> [Your task]
Copy everything in the data below exactly except the pictures.
start Exercise material
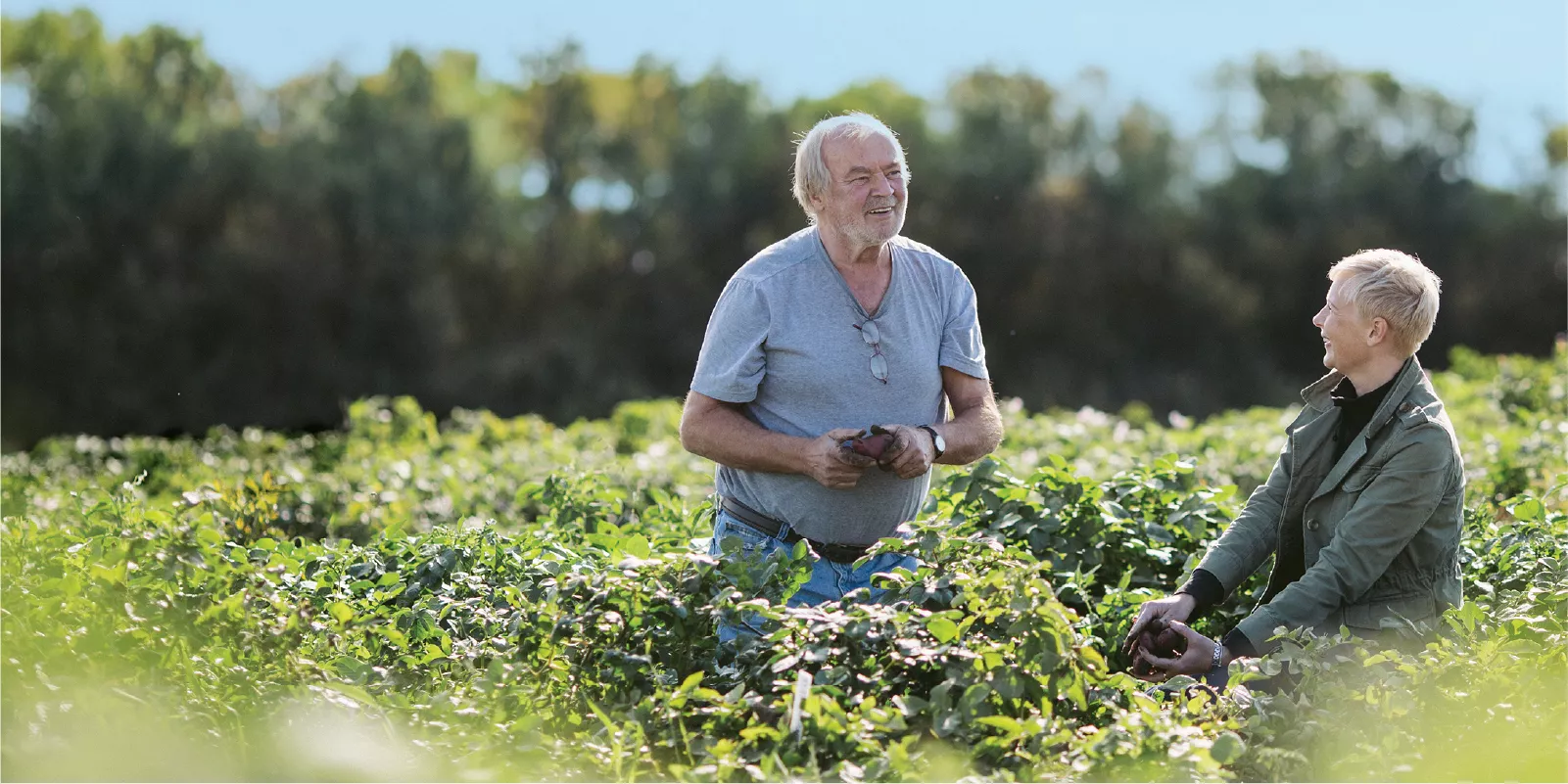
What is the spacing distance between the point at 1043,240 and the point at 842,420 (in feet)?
80.5

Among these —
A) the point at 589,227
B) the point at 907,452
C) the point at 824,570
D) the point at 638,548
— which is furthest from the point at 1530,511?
the point at 589,227

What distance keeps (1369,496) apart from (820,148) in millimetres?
1662

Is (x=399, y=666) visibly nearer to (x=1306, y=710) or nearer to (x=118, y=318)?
(x=1306, y=710)

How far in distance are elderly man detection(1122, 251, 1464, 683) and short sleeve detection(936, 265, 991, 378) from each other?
79 centimetres

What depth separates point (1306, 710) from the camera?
3232mm

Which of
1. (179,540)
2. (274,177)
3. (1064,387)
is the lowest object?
(1064,387)

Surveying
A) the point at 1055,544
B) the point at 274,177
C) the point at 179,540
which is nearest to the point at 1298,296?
the point at 274,177

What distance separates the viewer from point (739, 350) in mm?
3811

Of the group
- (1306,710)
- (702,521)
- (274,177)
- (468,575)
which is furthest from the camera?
(274,177)

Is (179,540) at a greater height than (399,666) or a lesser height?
greater

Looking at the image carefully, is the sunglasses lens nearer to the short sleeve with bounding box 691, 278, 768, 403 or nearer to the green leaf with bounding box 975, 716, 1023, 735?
the short sleeve with bounding box 691, 278, 768, 403

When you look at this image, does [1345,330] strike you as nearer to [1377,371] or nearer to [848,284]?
[1377,371]

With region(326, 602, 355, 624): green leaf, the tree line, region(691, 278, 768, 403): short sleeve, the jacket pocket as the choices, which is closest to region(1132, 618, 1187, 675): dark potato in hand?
the jacket pocket

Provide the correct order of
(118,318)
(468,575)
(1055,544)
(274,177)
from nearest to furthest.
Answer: (468,575) → (1055,544) → (118,318) → (274,177)
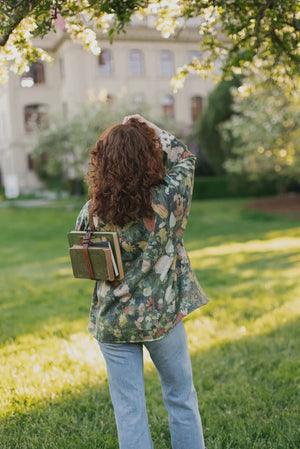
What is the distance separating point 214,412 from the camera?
3.59 meters

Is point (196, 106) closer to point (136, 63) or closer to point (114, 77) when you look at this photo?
point (136, 63)

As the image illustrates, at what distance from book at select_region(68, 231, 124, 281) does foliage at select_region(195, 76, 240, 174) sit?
69.3 ft

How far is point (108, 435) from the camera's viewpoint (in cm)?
328

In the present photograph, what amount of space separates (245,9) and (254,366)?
10.0 feet

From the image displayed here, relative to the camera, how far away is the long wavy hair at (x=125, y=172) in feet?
7.70

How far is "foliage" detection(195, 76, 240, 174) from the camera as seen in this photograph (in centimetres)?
2394

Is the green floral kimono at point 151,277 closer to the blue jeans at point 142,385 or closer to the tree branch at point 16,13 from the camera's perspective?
the blue jeans at point 142,385

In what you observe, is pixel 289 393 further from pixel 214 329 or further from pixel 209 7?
pixel 209 7

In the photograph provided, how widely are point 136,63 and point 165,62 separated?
208cm

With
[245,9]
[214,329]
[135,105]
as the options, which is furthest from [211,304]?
[135,105]

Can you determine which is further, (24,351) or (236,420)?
(24,351)

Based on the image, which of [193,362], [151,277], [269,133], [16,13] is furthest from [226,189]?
[151,277]

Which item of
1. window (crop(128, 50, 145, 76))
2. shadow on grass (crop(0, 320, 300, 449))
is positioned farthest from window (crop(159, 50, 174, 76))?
shadow on grass (crop(0, 320, 300, 449))

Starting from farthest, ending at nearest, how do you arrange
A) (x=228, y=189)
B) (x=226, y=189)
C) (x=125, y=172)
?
1. (x=226, y=189)
2. (x=228, y=189)
3. (x=125, y=172)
end Exercise material
> [The answer]
What is the spacing distance between the point at 1043,240 and the point at 842,420 (in feet)?
80.5

Among these —
A) the point at 589,227
B) the point at 907,452
C) the point at 824,570
D) the point at 638,548
— which is furthest from the point at 1530,511?
the point at 589,227

What distance keeps (1369,496) apart from (820,148) in millimetres?
1662

Is (x=399, y=666) visibly nearer to (x=1306, y=710) or nearer to (x=118, y=318)?
(x=1306, y=710)

How far in distance are elderly man detection(1122, 251, 1464, 683) and short sleeve detection(936, 265, 991, 378) from each other?
79 centimetres

What depth separates point (1306, 710) from the camera?
3232mm

Which of
1. (179,540)
2. (274,177)
3. (1064,387)
is the lowest object?
(1064,387)

Surveying
A) the point at 1055,544
B) the point at 274,177
C) the point at 179,540
which is nearest to the point at 1298,296?
the point at 274,177

What distance separates the viewer from point (739, 350) in mm?
3811

Of the group
- (1306,710)
- (702,521)
- (274,177)
- (468,575)
which is furthest from the camera?
(274,177)

Is (179,540) at a greater height than (399,666) or a lesser height?
greater

Looking at the image carefully, is the sunglasses lens nearer to the short sleeve with bounding box 691, 278, 768, 403 or nearer to the green leaf with bounding box 975, 716, 1023, 735?
the short sleeve with bounding box 691, 278, 768, 403

When you look at this image, does [1345,330] strike you as nearer to [1377,371] or nearer to [848,284]?
[1377,371]

With region(326, 602, 355, 624): green leaf, the tree line, region(691, 278, 768, 403): short sleeve, the jacket pocket as the choices, which is closest to region(1132, 618, 1187, 675): dark potato in hand?
the jacket pocket

Provide the correct order of
(118,318)
(468,575)
(1055,544)
(274,177)
from nearest to furthest.
Answer: (468,575) → (1055,544) → (118,318) → (274,177)
What is the distance separating point 214,412 from the camera?
3.59 meters

Is point (196, 106) closer to point (136, 63) or closer to point (114, 77) when you look at this photo?
point (136, 63)

As the image illustrates, at what distance from book at select_region(68, 231, 124, 281) does foliage at select_region(195, 76, 240, 174) sit?
69.3 ft

How far is point (108, 435) from the camera's viewpoint (in cm)?
328

In the present photograph, what amount of space separates (245,9) and (254,366)?
10.0 feet

From the image displayed here, relative to the camera, how far away is the long wavy hair at (x=125, y=172) in feet?
7.70

How far is "foliage" detection(195, 76, 240, 174) from the camera as seen in this photograph (in centimetres)?
2394

Is the green floral kimono at point 151,277 closer to the blue jeans at point 142,385 or closer to the tree branch at point 16,13 from the camera's perspective?
the blue jeans at point 142,385

In what you observe, is pixel 289 393 further from pixel 214 329 or further from pixel 209 7?
pixel 209 7

In the photograph provided, how widely are point 136,63 and point 165,62 separated?
208cm

With
[245,9]
[214,329]
[135,105]
as the options, which is furthest from [211,304]?
[135,105]

Can you determine which is further, (24,351) or (236,420)?
(24,351)

Based on the image, which of [193,362], [151,277], [269,133], [16,13] is furthest from [226,189]?
[151,277]

Which item of
1. window (crop(128, 50, 145, 76))
2. shadow on grass (crop(0, 320, 300, 449))
is positioned farthest from window (crop(159, 50, 174, 76))?
shadow on grass (crop(0, 320, 300, 449))

Starting from farthest, ending at nearest, how do you arrange
A) (x=228, y=189)
B) (x=226, y=189)
C) (x=125, y=172)
?
1. (x=226, y=189)
2. (x=228, y=189)
3. (x=125, y=172)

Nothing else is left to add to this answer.